### ELENCO DEI COMPITI
1. Elenca tutti i momenti del giorno o dell'anno nominati nel brano sulla religione in Giappone.
2. Rispondi alle seguenti domande sul brano sulla religione in Giappone, una risposta per riga:
(a) Quali sono le due religioni principali indicate?
(b) In quale tempio si è andati a mezzanotte di Capodanno?
(c) In che modo viene vissuto il rapporto con la religione in Giappone?
3. Per ciascuna affermazione indica se concorda con il brano sulla religione in Giappone, rispondendo sì o no e citando le parole decisive del brano:
(a) In Giappone la religione è vissuta in modo collettivo.
(b) Oltre allo shintoismo e al buddismo esistono anche altre religioni, meno diffuse.
(c) Chi parla ha capito chiaramente il credo delle proprie due famiglie.

### BRANO ESTRATTO
____________

Per quanto riguarda la religione?
La religione è vissuta in un modo molto diverso dal nostro, molto particolare. Loro fondamentalmente hanno due religioni: lo shintoismo e il buddismo, ma comunque ce ne sono anche altre, seppur meno diffuse. In realtà non ho mai capito bene quale fosse il credo delle mie due famiglie... Per me è stato molto difficile distinguere chi fosse shintoista e chi buddista, questo perché in Giappone c'è grande libertà. Per farvi capire: a Capodanno siamo andati, a mezzanotte, al tempio buddista, mentre al mattino a quello shintoista. Lì il rapporto con la religione è molto più personale, non viene vissuta in modo collettivo. Diciamo che l’aspetto religioso non l’ho tanto capito.

Come sono i giapponesi?

____________

### RECORD FORNITI
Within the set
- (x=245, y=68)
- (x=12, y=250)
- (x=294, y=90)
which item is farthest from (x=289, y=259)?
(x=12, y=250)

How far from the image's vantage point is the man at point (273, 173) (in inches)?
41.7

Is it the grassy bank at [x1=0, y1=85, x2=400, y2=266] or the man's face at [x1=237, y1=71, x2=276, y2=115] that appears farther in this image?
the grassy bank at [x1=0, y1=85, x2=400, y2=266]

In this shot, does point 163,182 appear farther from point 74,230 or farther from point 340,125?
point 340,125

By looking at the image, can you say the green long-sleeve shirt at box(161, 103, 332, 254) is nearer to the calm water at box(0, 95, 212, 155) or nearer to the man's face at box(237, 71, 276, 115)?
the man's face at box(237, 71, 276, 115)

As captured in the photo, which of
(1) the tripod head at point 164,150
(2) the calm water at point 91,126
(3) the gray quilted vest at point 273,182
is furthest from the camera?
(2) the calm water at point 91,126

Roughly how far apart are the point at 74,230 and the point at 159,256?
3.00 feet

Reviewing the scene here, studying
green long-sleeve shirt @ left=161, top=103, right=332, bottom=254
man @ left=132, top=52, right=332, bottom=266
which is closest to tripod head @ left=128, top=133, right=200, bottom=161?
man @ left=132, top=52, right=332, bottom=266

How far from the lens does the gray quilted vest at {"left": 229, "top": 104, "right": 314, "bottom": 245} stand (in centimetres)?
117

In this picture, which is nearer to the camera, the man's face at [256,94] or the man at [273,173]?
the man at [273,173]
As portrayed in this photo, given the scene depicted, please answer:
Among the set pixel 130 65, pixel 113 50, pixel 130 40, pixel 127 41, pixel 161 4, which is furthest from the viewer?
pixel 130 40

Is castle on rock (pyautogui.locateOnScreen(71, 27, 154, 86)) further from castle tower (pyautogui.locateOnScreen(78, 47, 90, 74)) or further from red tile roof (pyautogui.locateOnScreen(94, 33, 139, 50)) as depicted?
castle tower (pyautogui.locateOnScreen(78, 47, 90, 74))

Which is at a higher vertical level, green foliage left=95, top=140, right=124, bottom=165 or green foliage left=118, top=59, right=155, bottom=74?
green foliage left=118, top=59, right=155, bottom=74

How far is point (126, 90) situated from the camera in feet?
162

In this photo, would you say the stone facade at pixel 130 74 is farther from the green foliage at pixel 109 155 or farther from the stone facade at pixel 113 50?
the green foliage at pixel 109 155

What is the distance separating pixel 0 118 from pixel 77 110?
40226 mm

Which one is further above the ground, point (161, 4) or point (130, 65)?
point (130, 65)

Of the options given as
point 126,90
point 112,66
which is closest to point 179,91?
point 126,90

____________

### RISULTATI ATTESI
1. Capodanno; mezzanotte; mattino

2.
(a) Lo shintoismo e il buddismo.
(b) Nel tempio buddista.
(c) In modo molto più personale, non collettivo.

3.
(a) No: «non viene vissuta in modo collettivo»
(b) Sì: «ce ne sono anche altre, seppur meno diffuse»
(c) No: «non ho mai capito bene quale fosse il credo delle mie due famiglie»